Stated exercise: Count the lines below that contain the word "microphone", with case counting, and reply with only that number.

===== Given entries

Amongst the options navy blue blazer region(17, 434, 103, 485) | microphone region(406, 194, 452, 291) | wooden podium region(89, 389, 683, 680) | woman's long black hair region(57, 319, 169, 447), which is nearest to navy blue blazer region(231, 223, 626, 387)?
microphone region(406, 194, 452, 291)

==========
===== Given entries

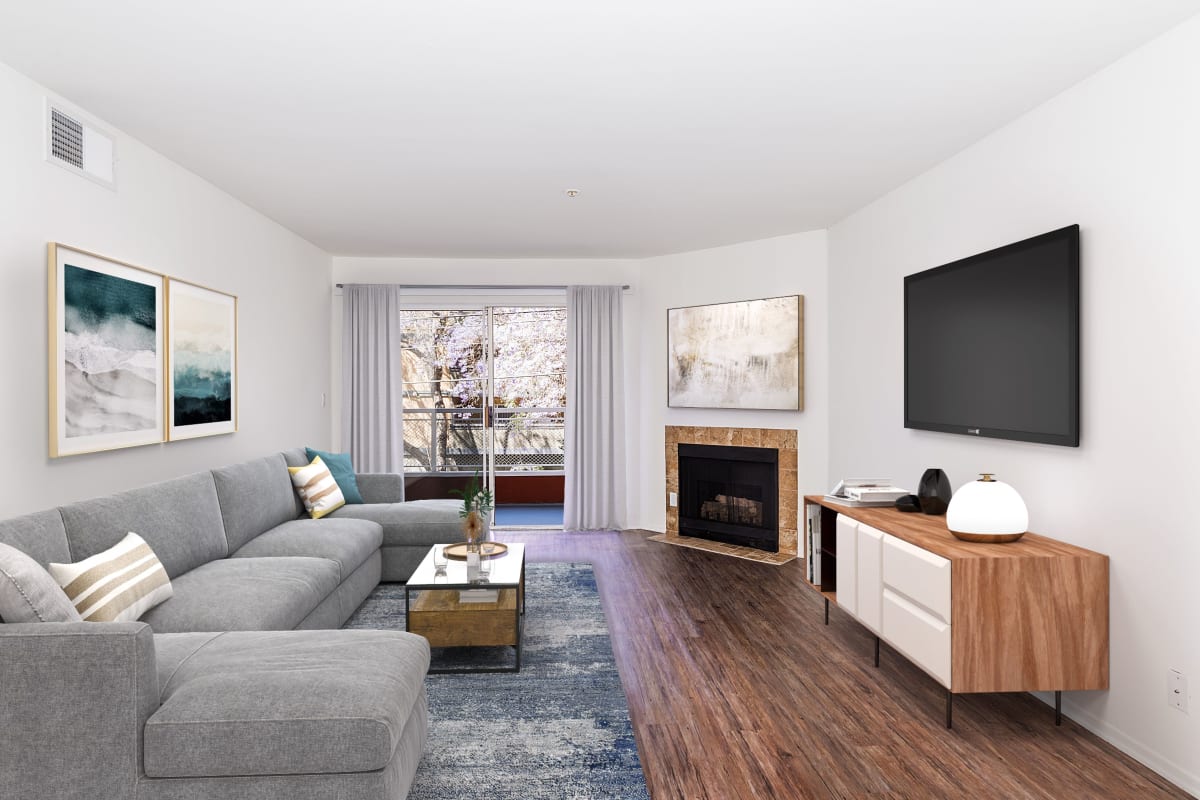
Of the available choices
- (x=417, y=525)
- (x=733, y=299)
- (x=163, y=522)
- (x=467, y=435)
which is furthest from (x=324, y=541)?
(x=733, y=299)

==========

Answer to this problem: 2